So it was with my recent return to the interview with Kirstin Valdez Quade (interviewed by Jeremiah Chamberlin, Issue #100, Fall 2017). Quade authored the prize-winning book of short stories, Night at the Fiestas and her work has been seen in “all the best places.”

Chamberlin commented on how Quade resists big epiphanies in her endings. “There are moments where the stories turn or shift,” he said, “but the characters don’t experience Joycean flashes of recognition.” Quade explained that she writes slowly, and it sometimes takes her “a long time to figure out what’s going to happen in a story.” She might write a long buildup, putting in lots of potential elements, in search of the one that will reveal what the story is truly about and therefore, how to end it. Ah. Like me, a pantser.

Once she takes hold of her ending, the core of the story, she trims away what isn’t necessary and can “write toward the ending.” She also eliminates any unnecessary rambling that comes after the ending. Perhaps she’d heeding Chekhov’s advice “to cross out the beginning and the end” of a story,” as unnecessary warm-up and (one hopes) unnecessary explaining. This is an exercise that would have improved Donna Tartt’s The Goldfinch, in my opinion, but Chekhov said to do it because “it is there that we authors do most of our lying.” Eliminating the temptation of those further thoughts also prevents an overly neat-and-tidy resolution. Trust your reader to get it, he might have said.

The heart of the story may lie in the backstory, in an unworked-out thought or subconscious association that needs to come forward into greater prominence. During Quade’s revision process, she might list all the characters, settings, and objects she’s put into the story so far and see whether she should be doing more with some of them. “That will often help me find my ending.” Or at least get her closer to it. Those people, places, things are in there because they hold meaning, even if she hasn’t clearly identified what it is yet. It isn’t, perhaps, their surface meaning, but some significance for the characters.

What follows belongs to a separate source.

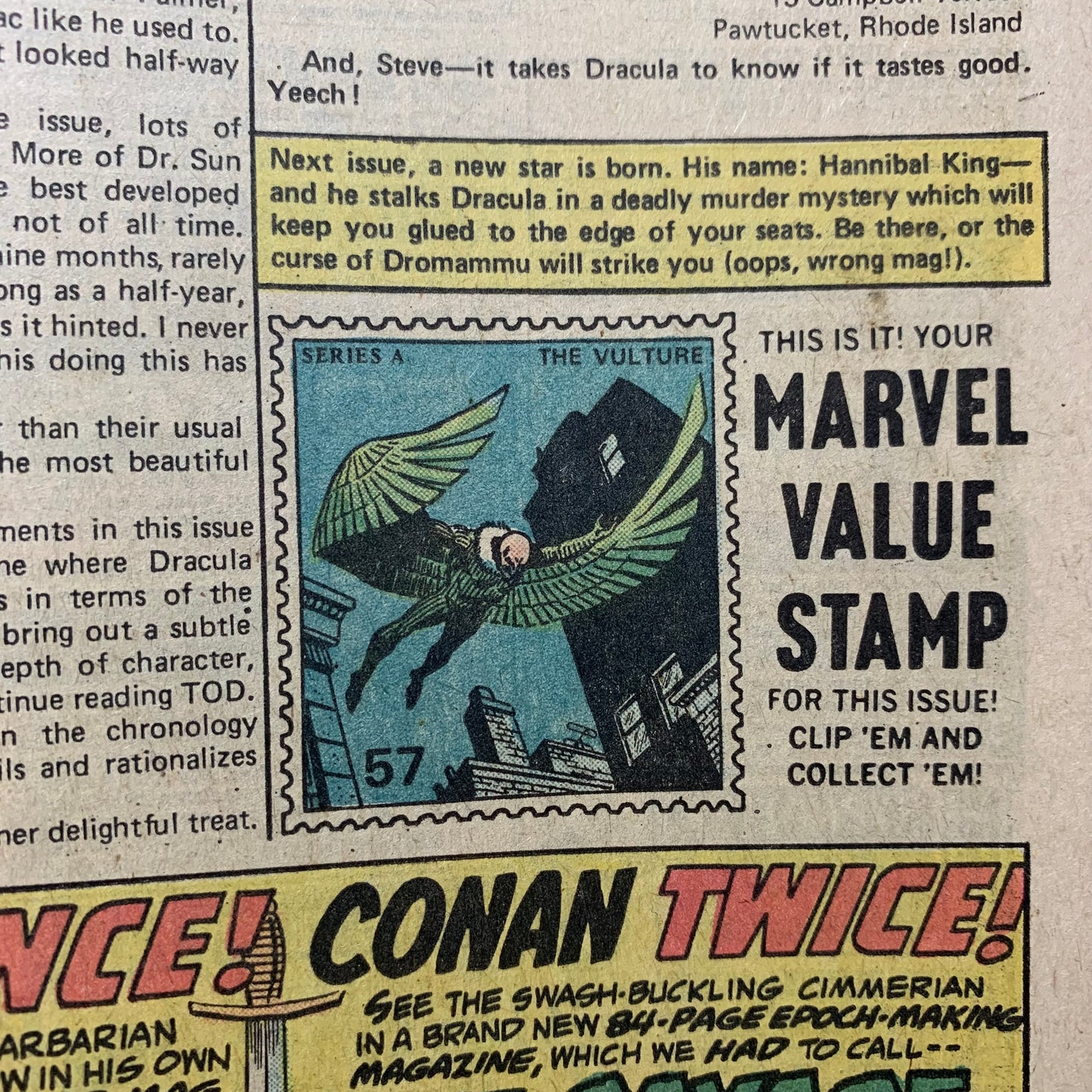 Tomb of Dracula 24/ Bronze Age marvel comics 1974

I just read a fine story by Simon Bestwick, “If I Should Fall From Grace With God” (Crimewave 13), in which a man’s lover is murdered, her flat trashed, and all the cheap souvenirs she bought from second-hand shops smashed. He exacts revenge on the men responsible for her death, dropping a few bits of broken china or glass on their bodies—not because these fragments held meaning for him, but because they meant something to her. Memorable.